**Required tasks**
a: Answer these questions about the passage on health-record data in wound care:
(i) How many patients' records did Alderden et al (2018) draw on?
(ii) According to Anderson et al (2021), what are the primary predictors of pressure injury development for patients in the urology service?
(iii) After how long a stall in healing could simple additions to the electronic medical record alert the provider?
b: Pick up the passage on health-record data in wound care after its last sentence and continue it.
#### Text passage ####
Widespread use of the electronic health record (EHR) has led to the collection of vast amounts of clinical data that, if harvested, could guide us. Should we endorse it in wound care? Could it improve our assessments? Guide our management?
Looking at prediction of pressure ulcer risk in the critically ill, the Braden scale is known to not capture variables seen with critical illness. Alderden’s et al (2018) data using records from 28,395 patients with a 4.9% incidence of hospital-acquired pressure ulcers concluded that five variables taken directly from the medical record were predictive. In descending order, the variables were: body mass index, haemoglobin level, creatinine level, time required for surgery and age. The variables deemed not important included perfusion. Perfusion was measured as use of vasopressor infusions, oxygenation and hypotension.
Using a different approach to data analysis, Anderson et al (2021) reported that the primary risk predictors of orthopaedic patients include length of surgery, length of stay, and Braden friction and shear, whereas, patients within the urology service have creatinine value, surgical time and diastolic blood pressure (during surgery) as primary predictors of PI development. So is there a consistent model? Are we just as well off using a generic risk assessment tool?
How about Artificial intelligence (AI) for wound healing? Monitoring changes in wound surface area over several weeks is a critical metric for evaluating the effectiveness of therapeutic interventions. However, many electronic records do not track change over time. Very simple additions to the electronic medical record could alert the provider when the wound had stalled at 2 weeks of time or increased in size at any point in time.
#### Supplied entries ####
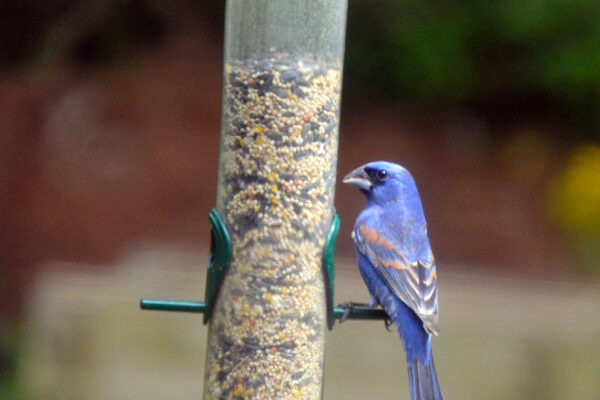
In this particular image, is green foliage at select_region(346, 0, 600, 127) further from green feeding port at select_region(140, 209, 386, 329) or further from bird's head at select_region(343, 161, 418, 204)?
green feeding port at select_region(140, 209, 386, 329)

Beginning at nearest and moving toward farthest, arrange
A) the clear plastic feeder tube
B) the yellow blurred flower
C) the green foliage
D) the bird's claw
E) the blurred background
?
the clear plastic feeder tube < the bird's claw < the blurred background < the green foliage < the yellow blurred flower

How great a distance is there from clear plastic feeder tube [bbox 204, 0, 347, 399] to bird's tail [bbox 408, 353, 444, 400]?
20.8 inches

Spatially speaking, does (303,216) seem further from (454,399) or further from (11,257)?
(11,257)

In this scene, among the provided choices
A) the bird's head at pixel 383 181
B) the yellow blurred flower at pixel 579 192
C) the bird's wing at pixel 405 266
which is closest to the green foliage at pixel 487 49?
the yellow blurred flower at pixel 579 192

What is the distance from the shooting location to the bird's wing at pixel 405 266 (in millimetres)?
####
**Answers per task**
a:
(i) 28,395 patients.
(ii) Creatinine value, surgical time and diastolic blood pressure during surgery.
(iii) 2 weeks.

b:
Similarly, the assessment of wound tissues using Convolutional Neural Network (CNNs) has been shown to precisely outline the wound area in the image and isolating the necessary components for analysis (Chen et al, 2024). To enhance the quantitative analysis of skin wound histology, Jones and colleagues (2021) developed a CNN capable of automatically calculating parameters such as wound depth, wound width, as well as the thicknesses of epidermal and dermal layers, and the percentage of re-epithelialisation. Adding a feature of notification of negative changes in the wound at 2 weeks could guide change in topical treatments. For example, “this wound has not reduced the area of slough in 2 weeks. Do you want to consider changing the treatment? List of possible options …
AI encompasses computer algorithms designed to mimic human cognitive function. The advantage of AI is that it combines the cognitive function of experts rather relying on one individual with variable expertise. Since the 1970s, AI technologies such as machine learning (ML), neural networks, semantic recognition, and histological and radiological image analysis have become integral to the medical field, substantially enhancing the diagnosis and treatment of diseases. In an area as difficult as wound care, it is foolish not to embrace every tool at our fingertips and guide their development from the forefront.